In this study, the conversions of 1-dodecanoic, ω-hydroxydodecanoic acid and α,ω-dodecanedioic acid using whole cell biotransformation of Escherichia coli BW25113ΔfadD expressing CAR and ADH enzymes were demonstrated. First 13 CAR enzymes were examined for 1-dodecanoic acid reduction, and CAR encoded by mab4714 from Mycobacterium abscessus showed the highest conversion of 53.1% in single cells of heterologous CAR and endogenous ADH. For a better conversion, the host cells were engineered to simultaneously express Yarrowia lipolytica ADH2 with the GroES/EL-DnaK/J/E chaperone in a single host system. In addition, two-cell system using two strains of E. coli expressing CAR-Sfp and ADH-GroES/EL-DnaK/J/E was also investigated. In results, additional ADH expression was not effective in a single host system, whereas two cell system significantly increased α,ω-dodecanedioic acid conversion by total 71.3%; α,ω-dodecanediol (68.2%) and ω-hydroxydodecanoic acid (3.1%), respectively. Interestingly, the MAB4714 CAR enzyme could converted ω-hydroxydodecanoic acid into α,ω-dodecanediol up to 97.2% conversion in 17 h (12.4 mg/L/h). Finally, structural understanding of the higher activity against ω-hydroxydodecanoic was understood by docking simulations which suggested hydrogen-bonding interactions between ω-hydroxyl group and polar residues such as Gln434 and Thr285 were holding the substrate tightly with more stable positioning in the active site.

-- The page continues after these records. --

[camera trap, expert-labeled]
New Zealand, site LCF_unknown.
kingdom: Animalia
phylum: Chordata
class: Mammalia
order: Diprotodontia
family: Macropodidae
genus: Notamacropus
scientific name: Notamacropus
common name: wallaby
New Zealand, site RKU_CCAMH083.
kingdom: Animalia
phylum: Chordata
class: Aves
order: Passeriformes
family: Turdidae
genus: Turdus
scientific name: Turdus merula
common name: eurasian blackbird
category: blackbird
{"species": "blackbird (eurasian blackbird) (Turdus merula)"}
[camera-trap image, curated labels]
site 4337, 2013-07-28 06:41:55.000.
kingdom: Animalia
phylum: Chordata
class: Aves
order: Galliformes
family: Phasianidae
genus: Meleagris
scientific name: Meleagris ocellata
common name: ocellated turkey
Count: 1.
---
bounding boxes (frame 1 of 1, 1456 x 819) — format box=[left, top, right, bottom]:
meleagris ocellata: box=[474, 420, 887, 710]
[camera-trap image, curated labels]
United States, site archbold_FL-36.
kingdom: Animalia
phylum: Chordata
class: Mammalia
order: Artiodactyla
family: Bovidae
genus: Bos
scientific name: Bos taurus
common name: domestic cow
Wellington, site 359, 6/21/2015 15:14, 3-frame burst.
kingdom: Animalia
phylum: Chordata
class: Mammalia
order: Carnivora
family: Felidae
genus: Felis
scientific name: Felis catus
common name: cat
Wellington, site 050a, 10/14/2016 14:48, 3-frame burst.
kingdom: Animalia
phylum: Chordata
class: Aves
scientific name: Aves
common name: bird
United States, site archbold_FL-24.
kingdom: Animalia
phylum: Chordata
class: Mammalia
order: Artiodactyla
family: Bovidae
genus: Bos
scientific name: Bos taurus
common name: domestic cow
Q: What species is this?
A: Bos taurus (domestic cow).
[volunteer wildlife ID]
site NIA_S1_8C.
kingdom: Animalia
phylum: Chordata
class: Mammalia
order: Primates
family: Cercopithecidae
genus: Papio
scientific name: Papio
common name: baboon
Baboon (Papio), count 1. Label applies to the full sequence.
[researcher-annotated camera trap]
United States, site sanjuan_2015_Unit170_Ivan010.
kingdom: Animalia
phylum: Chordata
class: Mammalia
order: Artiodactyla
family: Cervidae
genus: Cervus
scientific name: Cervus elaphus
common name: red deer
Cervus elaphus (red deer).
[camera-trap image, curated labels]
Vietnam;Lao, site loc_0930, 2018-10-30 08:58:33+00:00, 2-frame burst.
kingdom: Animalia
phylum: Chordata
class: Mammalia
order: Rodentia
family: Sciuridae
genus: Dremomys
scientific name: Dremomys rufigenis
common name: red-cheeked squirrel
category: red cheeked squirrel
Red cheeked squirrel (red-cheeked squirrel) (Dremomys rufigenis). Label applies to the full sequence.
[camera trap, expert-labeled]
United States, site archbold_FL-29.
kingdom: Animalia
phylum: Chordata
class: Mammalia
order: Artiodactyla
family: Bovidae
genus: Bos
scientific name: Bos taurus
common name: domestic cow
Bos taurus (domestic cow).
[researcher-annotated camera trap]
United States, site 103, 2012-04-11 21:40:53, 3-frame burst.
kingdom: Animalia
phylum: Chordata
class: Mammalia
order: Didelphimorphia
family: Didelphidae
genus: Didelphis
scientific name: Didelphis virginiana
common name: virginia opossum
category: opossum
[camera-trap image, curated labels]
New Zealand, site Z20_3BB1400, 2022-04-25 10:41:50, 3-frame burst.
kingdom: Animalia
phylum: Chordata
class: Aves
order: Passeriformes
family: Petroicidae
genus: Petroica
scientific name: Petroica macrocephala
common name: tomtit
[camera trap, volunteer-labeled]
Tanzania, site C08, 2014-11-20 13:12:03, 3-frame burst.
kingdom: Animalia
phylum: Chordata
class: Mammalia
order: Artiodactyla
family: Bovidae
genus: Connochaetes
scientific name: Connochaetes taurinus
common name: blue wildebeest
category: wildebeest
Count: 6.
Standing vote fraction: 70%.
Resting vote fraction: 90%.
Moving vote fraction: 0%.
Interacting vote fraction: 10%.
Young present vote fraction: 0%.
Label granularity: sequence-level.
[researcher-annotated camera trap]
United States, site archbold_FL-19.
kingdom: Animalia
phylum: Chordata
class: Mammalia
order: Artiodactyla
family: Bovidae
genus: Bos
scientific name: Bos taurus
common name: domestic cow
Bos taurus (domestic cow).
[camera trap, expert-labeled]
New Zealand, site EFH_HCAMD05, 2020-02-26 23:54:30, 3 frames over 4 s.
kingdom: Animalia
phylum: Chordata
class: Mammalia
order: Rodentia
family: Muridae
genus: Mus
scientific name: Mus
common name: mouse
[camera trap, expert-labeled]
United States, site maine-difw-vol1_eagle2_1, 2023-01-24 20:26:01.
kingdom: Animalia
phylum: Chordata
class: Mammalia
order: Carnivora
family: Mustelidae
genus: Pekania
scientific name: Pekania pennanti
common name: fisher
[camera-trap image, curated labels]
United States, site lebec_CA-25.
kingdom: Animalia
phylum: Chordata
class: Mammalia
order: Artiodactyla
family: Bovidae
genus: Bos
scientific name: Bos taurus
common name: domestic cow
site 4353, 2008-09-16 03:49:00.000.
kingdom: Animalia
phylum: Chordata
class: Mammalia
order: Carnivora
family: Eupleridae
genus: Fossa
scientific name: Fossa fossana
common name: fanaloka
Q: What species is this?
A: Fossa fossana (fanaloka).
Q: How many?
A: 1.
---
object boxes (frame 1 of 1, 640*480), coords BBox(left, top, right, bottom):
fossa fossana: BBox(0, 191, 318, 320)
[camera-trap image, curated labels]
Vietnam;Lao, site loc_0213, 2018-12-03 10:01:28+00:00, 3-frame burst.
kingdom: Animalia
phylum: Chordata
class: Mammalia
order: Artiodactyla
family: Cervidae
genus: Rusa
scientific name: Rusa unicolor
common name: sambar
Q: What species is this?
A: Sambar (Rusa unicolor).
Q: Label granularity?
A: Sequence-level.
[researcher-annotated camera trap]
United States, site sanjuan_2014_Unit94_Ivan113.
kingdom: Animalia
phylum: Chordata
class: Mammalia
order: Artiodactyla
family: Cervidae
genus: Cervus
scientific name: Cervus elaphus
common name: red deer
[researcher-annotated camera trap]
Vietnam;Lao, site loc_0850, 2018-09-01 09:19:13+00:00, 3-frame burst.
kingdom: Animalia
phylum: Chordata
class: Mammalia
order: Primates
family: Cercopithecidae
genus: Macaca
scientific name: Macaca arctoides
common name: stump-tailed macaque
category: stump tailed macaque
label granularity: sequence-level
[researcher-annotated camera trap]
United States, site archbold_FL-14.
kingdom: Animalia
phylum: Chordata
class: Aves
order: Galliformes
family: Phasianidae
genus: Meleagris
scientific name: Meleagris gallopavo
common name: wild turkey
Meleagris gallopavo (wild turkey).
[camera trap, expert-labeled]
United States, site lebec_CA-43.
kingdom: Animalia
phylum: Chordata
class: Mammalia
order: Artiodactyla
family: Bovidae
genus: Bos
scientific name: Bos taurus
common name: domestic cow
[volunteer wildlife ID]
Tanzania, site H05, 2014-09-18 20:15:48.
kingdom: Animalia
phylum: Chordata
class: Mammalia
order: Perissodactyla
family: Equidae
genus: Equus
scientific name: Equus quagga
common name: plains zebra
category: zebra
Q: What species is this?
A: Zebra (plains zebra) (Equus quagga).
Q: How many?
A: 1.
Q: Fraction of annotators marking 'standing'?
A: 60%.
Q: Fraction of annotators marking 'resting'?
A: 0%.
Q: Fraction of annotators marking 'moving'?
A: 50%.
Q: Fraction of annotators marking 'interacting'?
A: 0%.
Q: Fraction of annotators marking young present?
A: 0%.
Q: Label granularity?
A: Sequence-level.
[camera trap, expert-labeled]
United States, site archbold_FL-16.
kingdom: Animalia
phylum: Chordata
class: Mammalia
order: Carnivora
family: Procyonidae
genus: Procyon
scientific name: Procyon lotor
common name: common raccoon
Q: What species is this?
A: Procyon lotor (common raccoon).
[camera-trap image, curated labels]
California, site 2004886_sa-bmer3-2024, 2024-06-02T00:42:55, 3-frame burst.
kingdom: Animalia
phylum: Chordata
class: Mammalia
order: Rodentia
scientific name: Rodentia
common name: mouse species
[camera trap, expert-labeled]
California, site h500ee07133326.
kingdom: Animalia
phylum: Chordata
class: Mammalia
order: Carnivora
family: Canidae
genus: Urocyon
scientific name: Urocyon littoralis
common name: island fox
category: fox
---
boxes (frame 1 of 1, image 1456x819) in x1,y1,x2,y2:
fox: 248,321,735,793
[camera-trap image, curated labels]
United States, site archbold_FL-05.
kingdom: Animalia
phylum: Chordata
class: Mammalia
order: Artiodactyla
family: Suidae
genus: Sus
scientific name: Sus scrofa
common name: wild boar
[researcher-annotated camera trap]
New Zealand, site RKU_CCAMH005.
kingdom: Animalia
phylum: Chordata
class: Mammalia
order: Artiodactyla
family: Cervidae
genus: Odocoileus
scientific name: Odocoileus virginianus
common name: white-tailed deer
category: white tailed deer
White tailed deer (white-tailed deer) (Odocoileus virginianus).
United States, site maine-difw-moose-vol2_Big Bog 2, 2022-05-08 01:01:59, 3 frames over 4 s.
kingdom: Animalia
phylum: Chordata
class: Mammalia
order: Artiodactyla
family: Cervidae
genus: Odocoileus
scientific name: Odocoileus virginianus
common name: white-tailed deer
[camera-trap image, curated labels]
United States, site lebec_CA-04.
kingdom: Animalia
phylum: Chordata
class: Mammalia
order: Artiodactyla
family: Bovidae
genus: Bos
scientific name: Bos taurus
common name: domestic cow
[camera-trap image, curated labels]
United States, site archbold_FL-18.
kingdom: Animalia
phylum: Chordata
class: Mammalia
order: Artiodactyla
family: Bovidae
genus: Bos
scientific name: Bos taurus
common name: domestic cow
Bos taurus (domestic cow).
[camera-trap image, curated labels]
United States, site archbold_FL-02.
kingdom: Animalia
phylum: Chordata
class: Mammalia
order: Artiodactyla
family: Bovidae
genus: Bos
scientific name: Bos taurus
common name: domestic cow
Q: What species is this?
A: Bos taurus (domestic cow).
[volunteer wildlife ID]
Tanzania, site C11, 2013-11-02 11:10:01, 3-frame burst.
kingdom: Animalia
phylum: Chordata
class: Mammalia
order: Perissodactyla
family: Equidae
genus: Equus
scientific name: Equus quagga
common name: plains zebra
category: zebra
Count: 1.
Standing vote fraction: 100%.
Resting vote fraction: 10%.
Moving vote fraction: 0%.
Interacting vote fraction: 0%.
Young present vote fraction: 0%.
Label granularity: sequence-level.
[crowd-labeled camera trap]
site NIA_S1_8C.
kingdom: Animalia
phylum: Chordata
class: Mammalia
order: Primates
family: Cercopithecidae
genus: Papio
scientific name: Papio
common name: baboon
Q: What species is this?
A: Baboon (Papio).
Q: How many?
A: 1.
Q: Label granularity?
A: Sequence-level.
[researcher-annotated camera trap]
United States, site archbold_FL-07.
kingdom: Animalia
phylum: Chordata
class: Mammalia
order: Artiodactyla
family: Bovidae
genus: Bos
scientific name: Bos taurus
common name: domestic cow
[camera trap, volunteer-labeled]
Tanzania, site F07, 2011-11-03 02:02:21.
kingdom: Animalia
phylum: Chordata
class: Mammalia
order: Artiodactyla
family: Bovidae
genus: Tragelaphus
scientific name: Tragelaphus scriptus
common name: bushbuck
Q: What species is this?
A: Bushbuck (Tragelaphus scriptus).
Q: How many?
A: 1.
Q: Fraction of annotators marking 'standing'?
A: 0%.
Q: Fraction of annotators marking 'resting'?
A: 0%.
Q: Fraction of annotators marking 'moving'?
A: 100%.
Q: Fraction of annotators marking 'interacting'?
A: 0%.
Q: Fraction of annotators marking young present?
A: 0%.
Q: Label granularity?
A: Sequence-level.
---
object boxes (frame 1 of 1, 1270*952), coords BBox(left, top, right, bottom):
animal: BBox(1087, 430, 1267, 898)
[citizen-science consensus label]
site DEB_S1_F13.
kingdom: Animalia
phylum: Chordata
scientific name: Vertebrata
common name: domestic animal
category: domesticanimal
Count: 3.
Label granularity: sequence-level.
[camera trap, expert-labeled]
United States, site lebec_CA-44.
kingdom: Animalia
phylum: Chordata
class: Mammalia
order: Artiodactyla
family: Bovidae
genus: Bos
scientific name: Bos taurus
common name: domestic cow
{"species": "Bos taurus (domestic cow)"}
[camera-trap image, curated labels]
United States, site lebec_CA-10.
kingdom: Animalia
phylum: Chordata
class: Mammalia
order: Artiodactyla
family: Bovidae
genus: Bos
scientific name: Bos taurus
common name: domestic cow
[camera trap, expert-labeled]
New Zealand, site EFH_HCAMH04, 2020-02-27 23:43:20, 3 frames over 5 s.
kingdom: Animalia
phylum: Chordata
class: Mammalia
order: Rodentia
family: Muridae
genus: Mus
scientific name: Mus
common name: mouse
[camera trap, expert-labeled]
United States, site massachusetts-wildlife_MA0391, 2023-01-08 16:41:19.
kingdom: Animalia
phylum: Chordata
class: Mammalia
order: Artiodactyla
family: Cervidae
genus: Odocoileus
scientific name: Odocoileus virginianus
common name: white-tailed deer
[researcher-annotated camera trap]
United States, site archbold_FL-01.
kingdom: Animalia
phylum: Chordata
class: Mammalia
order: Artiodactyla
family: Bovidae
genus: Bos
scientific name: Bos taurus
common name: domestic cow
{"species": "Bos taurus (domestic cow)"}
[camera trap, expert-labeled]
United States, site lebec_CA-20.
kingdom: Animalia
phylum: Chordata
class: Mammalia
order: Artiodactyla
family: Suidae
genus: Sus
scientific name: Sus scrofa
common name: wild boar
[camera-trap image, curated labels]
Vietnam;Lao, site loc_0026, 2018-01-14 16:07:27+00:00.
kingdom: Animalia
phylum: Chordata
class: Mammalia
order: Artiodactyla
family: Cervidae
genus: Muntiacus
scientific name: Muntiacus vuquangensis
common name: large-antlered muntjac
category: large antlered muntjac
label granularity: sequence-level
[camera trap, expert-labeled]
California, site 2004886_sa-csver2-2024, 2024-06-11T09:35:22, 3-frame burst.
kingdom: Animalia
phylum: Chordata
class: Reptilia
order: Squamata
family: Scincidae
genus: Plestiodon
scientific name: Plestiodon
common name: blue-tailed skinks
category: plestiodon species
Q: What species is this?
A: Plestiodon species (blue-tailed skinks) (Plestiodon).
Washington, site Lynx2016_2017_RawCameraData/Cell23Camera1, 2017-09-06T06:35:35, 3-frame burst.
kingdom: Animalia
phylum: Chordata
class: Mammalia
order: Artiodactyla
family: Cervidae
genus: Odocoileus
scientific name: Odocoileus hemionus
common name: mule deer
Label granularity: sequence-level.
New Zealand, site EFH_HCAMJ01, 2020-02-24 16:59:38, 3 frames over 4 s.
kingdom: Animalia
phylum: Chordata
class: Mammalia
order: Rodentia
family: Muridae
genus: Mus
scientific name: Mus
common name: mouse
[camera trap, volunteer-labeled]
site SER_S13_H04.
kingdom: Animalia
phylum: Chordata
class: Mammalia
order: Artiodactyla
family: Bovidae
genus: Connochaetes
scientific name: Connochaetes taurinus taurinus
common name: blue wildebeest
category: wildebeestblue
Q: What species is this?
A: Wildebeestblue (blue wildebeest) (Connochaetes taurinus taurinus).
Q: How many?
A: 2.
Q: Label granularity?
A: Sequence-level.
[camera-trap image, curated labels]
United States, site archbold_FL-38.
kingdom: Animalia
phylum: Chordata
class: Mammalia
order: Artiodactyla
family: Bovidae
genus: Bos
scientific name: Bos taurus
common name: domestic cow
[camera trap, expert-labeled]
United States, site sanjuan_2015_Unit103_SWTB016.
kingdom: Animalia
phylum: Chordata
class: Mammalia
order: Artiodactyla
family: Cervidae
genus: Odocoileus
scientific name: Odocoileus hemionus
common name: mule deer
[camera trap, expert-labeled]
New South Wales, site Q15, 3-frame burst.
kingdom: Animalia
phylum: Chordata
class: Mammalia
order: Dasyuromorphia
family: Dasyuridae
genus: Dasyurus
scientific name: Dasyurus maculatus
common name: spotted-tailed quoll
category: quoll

在这项研究中，使用的全细胞生物转化1-十二烷，ω羟基十二烷酸和α，ω-十二烷二酸的转化大肠杆菌BW25113 Δ的fadD表达CAR和ADH酶进行了论证。检查了前 13 种 CAR 酶的 1-十二烷酸还原，并且由来自脓肿分枝杆菌的mab4714编码的 CAR在异源 CAR 和内源性 ADH 的单细胞中显示出最高的转化率为 53.1%。为了更好地转化，宿主细胞被设计为在单个宿主系统中同时表达解脂耶氏酵母ADH2 和 GroES/EL-DnaK/J/E 伴侣。此外，使用两种大肠杆菌菌株的双细胞系统还研究了表达 CAR-Sfp 和 ADH-GroES/EL-DnaK/J/E。结果，额外的 ADH 表达在单个宿主系统中无效，而两个细胞系统显着增加了 α,ω-十二烷二酸转化率，总计 71.3%；分别为 α,ω-十二烷二醇 (68.2%) 和 ω-羟基十二烷酸 (3.1%)。有趣的是，MAB4714 CAR 酶可以在 17 小时内将 ω-羟基十二烷酸转化为 α,ω-十二烷二醇，转化率高达 97.2%（12.4 mg/L/h）。最后，通过对接模拟了解了对 ω-羟基十二烷酸的更高活性的结构理解，这表明 ω-羟基与极性残基（如 Gln434 和 Thr285）之间的氢键相互作用将底物紧紧地固定在活性位点中，并具有更稳定的定位。